Work order: Lines before the one containing "In an fMRI study" are left out; return that line and every line after it exactly, through the end of the data below.

Dataset entries
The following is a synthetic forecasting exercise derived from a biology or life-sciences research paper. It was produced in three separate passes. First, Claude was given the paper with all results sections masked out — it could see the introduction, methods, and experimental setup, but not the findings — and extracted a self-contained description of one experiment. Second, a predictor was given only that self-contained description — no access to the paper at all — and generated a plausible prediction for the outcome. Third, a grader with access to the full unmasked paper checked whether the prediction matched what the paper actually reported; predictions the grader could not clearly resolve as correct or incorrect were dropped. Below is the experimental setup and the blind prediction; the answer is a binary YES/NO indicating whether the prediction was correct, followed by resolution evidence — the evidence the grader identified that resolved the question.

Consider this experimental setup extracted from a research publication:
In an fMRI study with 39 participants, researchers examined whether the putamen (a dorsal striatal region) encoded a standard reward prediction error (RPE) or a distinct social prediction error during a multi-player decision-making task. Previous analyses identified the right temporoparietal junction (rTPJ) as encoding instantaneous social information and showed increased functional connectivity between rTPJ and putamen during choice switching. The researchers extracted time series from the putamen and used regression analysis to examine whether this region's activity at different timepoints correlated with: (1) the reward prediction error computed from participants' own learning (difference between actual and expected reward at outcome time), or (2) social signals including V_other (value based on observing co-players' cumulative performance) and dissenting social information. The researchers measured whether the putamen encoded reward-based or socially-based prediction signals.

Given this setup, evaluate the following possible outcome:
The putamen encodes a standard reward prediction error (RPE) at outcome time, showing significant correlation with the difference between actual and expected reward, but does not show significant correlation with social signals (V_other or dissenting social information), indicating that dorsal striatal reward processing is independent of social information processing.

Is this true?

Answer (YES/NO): NO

Solution to this problem:
In an fMRI study with 39 participants, researchers examined whether the putamen (a dorsal striatal region) encoded a standard reward prediction error (RPE) or a distinct social prediction error during a multi-player decision-making task. Previous analyses identified the right temporoparietal junction (rTPJ) as encoding instantaneous social information and showed increased functional connectivity between rTPJ and putamen during choice switching. The researchers extracted time series from the putamen and used regression analysis to examine whether this region's activity at different timepoints correlated with: (1) the reward prediction error computed from participants' own learning (difference between actual and expected reward at outcome time), or (2) social signals including V_other (value based on observing co-players' cumulative performance) and dissenting social information. The researchers measured whether the putamen encoded reward-based or socially-based prediction signals.

Given this setup, evaluate the following possible outcome:
The putamen encodes a standard reward prediction error (RPE) at outcome time, showing significant correlation with the difference between actual and expected reward, but does not show significant correlation with social signals (V_other or dissenting social information), indicating that dorsal striatal reward processing is independent of social information processing.

Is this true?

Answer (YES/NO): NO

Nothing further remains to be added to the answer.